Morning briefing: Ministers under pressure over track and trace

Good morning.

The government is coming under mounting pressure to roll out a track and trace system that, clearly, isn’t yet fit for purpose. The Guardian reports that the system, which will involve more than 20,000 contact tracers as well as an NHS app, will not be ready until June; Health Secretary Matt Hancock initially said it would go live in mid-May. Multiple government scientific advisers warned last night that schools should not open until an effective system is in place and working well.

With the first primary schools set to open on 1 June, ministers are up against it. Even disregarding the timing, the usefulness of the system itself is in question. One government scientific adviser told Sky News that the system might not be fast enough, while the BBC reported GCHQ was looking into security measures with the app. One contact tracer summed up the state of the system while telling the Guardian about the training they’d received. "We had a chat [box] where we could ask him questions, but the first hour and a half of the training was just people writing, ‘I can’t hear anything’."

Even leaving track and trace aside, more and more councils are saying they intend to keep schools closed for the start of next month.

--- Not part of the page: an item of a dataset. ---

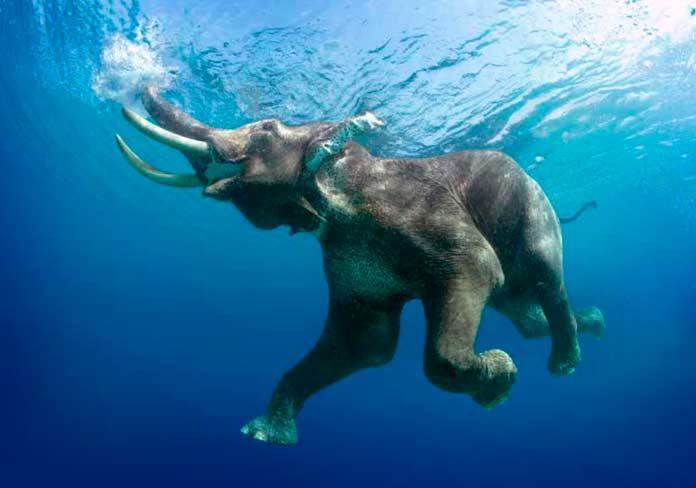 Крупнейшие млекопитающие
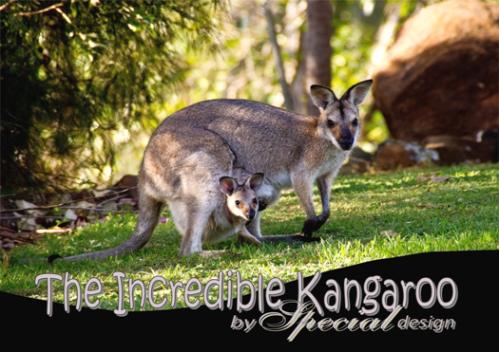 Kangaroo Article For Kids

The BBC says at least 11 councils have expressed opposition to the date – the Guardian reckons it’s 18, representing 1,500 primary schools. However, opposition from the British Medical Association appears to be softening. The organisation said schools can reopen on 1 June if it is "safe to do so", and that there is "growing evidence that the risk to individual children from Covid-19 is extremely small". Meanwhile, Mary Bousted, the joint general secretary of the National Education Union (NEU), admitted her union’s opposition to the 1 June opening was a “negotiating position”.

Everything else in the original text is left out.